Behinderter Student braucht Hilfe

Sven Bock hofft, dass er noch einen Helfer für sein Studium in Lüneburg findet.

Wittingen - Von Holger Boden. Es ist bewundernswert: Der Wittinger Sven Bock, der seit seiner Geburt schwer behindert ist, will im Oktober in Lüneburg ein Studium beginnen. Das Abitur hat er 2009 in Hankensbüttel geschafft – auch, weil ihm dabei stets Unterstützung durch einen Zivildienstleistenden zur Verfügung gestellt wurde. Doch zum Auftakt des Studiums werden die Beschlüsse der großen Politik für ihn zu einem Problem. Wer hätte gedacht, dass die Diskussion um die Dauer des Wehrdienstes seine Betreuungssituation beeinflussen könnte?

Sven Bock leidet an Cerebralparese. Die spastische Lähmung erlaubt es ihm nicht, mit seinen Händen zu schreiben. Den Computer bedient er mit den Füßen. In der Schule schrieb ein Zivi für ihn im Unterricht mit, so dass er selbst sich mit dem Stoff auseinandersetzen konnte. Das funktionierte prächtig, und mit dem Abiturzeugnis hat er sich in der Salzstadt nun erfolgreich um einen Studienplatz in Wirtschaftspsychologie und Wirtschaftsrecht beworben.
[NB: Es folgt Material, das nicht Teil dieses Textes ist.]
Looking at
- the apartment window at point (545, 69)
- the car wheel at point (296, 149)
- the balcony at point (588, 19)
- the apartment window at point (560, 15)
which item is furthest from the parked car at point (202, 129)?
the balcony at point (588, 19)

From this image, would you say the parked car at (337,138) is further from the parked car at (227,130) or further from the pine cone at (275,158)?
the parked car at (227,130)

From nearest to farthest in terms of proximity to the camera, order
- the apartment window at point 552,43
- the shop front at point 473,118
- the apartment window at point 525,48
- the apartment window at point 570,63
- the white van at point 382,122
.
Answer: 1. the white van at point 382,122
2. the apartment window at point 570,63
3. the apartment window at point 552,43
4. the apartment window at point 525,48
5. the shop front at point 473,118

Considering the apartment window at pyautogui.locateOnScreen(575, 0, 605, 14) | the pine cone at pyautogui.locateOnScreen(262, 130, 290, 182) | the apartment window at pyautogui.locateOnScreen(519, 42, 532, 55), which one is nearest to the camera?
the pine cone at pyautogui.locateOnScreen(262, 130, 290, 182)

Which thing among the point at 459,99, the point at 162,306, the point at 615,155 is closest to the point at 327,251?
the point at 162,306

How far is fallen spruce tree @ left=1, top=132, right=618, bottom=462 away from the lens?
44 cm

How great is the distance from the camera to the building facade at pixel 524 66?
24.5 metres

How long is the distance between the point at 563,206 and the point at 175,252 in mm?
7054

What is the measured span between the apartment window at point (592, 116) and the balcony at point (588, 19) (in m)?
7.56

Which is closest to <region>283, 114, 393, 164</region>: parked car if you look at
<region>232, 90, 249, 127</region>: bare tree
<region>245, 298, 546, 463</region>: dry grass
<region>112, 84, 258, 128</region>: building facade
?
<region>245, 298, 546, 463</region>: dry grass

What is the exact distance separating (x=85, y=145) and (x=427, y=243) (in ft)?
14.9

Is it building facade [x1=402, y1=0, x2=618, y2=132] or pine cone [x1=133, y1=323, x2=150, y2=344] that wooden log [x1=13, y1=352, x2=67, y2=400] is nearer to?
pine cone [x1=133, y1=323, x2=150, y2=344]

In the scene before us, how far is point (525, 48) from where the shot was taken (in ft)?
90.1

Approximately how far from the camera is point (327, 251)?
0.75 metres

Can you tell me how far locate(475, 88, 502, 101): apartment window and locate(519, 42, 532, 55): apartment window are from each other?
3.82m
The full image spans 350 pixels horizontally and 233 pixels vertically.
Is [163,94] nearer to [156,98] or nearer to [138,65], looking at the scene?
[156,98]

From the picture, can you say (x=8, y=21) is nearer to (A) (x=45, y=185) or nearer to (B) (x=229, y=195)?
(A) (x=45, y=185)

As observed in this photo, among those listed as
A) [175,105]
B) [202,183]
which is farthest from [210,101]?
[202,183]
Doch dort scheint ihm nun kein Zivildienstleistender mehr helfen zu können.

Svens Mutter Heidelore hat in den letzten Tagen viel telefoniert. Der Behindertenberater der Lüneburger Uni hat ihr gesagt, dass ihr Sohn ein Anrecht auf Betreuung hat. Bezahlt wurde die bisher immer vom Sozialamt, das hatte die Familie einst vor Gericht erkämpft. Heidelore Bock geht davon aus, dass das weiter Gültigkeit hat.

Doch weil Zivildienstleistende jetzt nur noch sechs Monate lang ihren Dienst tun, sind die Strukturen durcheinander geraten. Svens Betreuer wurden über das DRK oder die Sozialstation Grußendorf beschäftigt, und das, so hat Heidelore Bock nun erfahren müssen, geht jetzt nicht mehr: „Man hat mir gesagt, dass die Einarbeitung sich nicht mehr lohnt.“

Es ist laut Sabine Radke, Sprecherin des Gifhorner DRK-Kreisverbandes, nicht so, dass gar keine Zivildienstleistenden mehr eingestellt werden. Doch die adäquate Ausbildung sei angesichts der kurzen Dienstzeit in der Tat ein Problem. „Ich finde das sehr schade.“ Das DRK setze die Zivis nun primär dort ein, wo sie bei ihren Tätigkeiten vom Stammpersonal „an die Hand genommen“ werden können oder einfache Tätigkeiten verrichten, etwa in Sozialstationen, Büros oder Kindergärten. Zu dem Fall des behinderten Wittingers konnte Radke keine näheren Angaben machen.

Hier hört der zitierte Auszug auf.